Me hizo pensar que nadie es más esclavo que, el que falsamente se cree libre… Yo por supuesto, no tenía idea de ello…
De mi desconocido y probable desarreglo mental, quiero decir…
La elaboración de modelos matemáticos, el uso de variados ordenadores y maquinas inteligentes, el ingreso a salas de seguridad extrema, la apertura de carnets, cuentas bancarias, apertura de cajas de seguridad, la obtención de cédulas de identidad, boletos aéreos electrónicos, tarjetas numéricas de acceso y documentos de registro me obligaban a memorizar cualquier cantidad de series numerarias.
Coleccionar números era parte de mi trabajo.


Sin embargo, después de la sesión terapéutica con la doctora y sin estar plenamente consciente de ello, comencé a coleccionar casi obsesivamente nuevos nickname´s y toda clase de guarismos y claves alfanuméricas.
Cada día se convertía en una búsqueda insaciable de nuevas combinaciones y posibilidades algebraicas…

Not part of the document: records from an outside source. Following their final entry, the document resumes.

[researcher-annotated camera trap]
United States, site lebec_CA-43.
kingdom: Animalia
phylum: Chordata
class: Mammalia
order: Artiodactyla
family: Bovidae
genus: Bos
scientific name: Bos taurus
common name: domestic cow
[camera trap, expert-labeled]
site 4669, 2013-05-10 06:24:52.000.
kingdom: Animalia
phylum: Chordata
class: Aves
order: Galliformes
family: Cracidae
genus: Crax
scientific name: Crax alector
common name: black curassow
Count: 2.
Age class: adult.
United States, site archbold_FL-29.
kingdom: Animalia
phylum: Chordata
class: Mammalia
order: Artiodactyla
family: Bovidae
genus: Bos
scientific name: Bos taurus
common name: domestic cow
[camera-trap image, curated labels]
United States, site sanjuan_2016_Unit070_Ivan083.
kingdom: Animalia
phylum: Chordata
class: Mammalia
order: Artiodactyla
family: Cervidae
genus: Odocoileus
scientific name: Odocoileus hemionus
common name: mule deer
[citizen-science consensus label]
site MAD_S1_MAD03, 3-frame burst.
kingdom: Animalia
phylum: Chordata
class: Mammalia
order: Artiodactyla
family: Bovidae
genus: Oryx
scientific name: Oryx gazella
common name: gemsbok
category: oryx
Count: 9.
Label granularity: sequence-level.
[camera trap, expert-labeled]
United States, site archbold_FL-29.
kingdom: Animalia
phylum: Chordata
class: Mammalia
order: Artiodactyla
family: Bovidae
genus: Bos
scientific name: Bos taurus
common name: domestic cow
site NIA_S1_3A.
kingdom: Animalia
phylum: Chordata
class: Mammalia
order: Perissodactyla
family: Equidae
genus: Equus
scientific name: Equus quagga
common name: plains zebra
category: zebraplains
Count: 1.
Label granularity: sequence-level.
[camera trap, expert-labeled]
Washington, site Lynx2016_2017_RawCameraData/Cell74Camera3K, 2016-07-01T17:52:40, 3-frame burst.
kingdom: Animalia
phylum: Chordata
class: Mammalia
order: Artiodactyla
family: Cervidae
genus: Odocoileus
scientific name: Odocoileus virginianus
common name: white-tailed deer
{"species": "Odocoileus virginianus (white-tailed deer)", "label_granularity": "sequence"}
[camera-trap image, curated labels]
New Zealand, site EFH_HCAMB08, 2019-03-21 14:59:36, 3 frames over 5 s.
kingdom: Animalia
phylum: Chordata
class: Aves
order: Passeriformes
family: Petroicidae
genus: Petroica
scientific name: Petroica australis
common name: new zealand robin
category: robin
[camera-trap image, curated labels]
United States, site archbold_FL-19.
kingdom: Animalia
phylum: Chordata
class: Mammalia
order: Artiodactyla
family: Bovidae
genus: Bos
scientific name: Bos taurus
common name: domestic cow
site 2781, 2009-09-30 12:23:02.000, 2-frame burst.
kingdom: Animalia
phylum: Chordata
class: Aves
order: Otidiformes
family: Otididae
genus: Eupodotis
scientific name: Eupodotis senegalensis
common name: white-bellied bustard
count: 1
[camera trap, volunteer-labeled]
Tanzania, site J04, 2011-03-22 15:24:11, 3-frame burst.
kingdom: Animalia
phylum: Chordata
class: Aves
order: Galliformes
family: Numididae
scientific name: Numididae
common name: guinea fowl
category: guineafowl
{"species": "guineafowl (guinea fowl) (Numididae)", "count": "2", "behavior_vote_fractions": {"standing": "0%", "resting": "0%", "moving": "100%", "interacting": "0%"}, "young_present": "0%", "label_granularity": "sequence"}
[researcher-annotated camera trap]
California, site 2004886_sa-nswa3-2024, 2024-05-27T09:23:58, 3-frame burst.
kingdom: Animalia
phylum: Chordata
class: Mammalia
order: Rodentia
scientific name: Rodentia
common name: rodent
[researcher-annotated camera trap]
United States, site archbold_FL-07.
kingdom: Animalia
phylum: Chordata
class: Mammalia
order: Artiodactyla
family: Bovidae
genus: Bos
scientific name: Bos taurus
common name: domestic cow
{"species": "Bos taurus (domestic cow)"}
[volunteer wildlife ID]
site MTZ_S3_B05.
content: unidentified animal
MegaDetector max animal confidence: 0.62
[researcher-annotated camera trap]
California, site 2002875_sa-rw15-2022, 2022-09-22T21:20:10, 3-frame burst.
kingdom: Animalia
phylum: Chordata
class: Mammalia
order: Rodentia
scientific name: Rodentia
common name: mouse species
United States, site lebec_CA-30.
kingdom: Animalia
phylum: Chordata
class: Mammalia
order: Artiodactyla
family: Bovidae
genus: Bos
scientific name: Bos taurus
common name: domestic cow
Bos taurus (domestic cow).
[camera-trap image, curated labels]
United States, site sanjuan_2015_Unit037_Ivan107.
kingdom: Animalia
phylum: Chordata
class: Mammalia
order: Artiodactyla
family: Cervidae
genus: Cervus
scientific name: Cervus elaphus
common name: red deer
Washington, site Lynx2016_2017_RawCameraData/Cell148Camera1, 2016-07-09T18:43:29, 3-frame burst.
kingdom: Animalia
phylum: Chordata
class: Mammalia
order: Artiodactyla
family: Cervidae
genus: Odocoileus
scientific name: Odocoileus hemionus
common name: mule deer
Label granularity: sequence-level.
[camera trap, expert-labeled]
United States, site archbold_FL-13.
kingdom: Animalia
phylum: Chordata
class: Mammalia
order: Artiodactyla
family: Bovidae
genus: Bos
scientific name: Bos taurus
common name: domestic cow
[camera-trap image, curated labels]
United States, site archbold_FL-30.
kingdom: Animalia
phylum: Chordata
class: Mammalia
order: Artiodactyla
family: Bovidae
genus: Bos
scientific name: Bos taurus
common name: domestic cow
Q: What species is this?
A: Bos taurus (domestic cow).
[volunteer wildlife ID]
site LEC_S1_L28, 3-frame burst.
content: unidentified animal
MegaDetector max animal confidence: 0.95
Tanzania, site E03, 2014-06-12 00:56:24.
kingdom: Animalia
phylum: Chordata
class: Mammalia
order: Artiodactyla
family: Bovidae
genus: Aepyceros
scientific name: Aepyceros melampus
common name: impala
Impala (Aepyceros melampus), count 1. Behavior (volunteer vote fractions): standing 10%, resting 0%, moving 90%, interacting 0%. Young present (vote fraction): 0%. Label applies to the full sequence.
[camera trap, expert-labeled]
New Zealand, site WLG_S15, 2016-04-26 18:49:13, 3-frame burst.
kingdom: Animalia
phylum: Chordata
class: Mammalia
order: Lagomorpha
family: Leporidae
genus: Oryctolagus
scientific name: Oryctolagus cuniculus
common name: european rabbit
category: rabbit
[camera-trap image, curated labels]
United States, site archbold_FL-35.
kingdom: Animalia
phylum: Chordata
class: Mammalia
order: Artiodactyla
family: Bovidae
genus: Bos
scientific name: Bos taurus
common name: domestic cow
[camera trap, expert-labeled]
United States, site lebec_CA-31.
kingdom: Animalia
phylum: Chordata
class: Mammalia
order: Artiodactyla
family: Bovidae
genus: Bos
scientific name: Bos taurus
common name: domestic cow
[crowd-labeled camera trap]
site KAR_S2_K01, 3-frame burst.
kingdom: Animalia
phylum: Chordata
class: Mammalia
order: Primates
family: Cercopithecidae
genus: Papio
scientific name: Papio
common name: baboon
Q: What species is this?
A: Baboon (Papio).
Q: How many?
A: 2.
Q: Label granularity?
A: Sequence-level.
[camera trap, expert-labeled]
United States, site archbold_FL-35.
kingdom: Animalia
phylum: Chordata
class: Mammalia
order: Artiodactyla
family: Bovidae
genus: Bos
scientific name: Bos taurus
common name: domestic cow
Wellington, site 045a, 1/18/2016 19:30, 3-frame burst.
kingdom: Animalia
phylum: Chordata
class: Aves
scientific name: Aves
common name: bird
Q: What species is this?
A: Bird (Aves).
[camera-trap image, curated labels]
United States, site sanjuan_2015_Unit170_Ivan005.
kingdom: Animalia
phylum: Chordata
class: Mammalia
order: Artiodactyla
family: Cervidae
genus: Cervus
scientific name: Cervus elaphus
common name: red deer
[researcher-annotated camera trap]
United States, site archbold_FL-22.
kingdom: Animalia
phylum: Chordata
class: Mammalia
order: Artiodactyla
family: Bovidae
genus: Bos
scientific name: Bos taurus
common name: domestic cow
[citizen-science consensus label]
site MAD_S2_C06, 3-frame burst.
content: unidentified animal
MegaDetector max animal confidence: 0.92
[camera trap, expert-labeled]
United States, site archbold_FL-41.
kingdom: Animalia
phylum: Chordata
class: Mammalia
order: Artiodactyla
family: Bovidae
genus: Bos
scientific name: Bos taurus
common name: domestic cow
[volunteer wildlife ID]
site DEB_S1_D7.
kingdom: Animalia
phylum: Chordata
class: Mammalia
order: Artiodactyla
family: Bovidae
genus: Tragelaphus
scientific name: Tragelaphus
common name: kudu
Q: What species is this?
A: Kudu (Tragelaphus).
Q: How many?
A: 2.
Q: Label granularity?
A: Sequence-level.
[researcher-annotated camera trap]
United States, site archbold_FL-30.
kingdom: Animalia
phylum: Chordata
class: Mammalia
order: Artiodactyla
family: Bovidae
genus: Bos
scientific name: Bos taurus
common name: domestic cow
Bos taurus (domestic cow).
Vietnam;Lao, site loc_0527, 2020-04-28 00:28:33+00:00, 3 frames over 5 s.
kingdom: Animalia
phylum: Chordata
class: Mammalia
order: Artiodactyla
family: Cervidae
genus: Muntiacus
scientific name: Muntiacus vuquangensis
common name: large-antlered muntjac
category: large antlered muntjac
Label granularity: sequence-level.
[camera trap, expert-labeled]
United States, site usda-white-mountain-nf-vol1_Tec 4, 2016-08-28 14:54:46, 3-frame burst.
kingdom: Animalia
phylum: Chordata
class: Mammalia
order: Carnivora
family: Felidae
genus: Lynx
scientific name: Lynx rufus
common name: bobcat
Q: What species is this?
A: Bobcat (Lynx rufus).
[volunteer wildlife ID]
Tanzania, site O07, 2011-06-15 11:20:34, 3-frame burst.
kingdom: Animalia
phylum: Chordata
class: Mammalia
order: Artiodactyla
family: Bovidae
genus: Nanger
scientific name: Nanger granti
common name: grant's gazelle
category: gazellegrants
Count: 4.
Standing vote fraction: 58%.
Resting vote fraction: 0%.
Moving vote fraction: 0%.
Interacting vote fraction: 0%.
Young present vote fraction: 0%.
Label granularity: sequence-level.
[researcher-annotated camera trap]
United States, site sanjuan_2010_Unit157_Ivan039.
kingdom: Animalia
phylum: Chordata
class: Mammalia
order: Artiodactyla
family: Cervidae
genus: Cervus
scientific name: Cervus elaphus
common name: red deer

No quisiera cansarlos demasiado con esta historia, así que antes de concluir con mi intervención, quiero hacerles una atenta solicitud:


¿Podrían señores, ser tan amables en anotar en la hoja que voy a pasarles a continuación, su nombre en clave y, el número que se les ha asignado para ser miembros de ésta cofradía?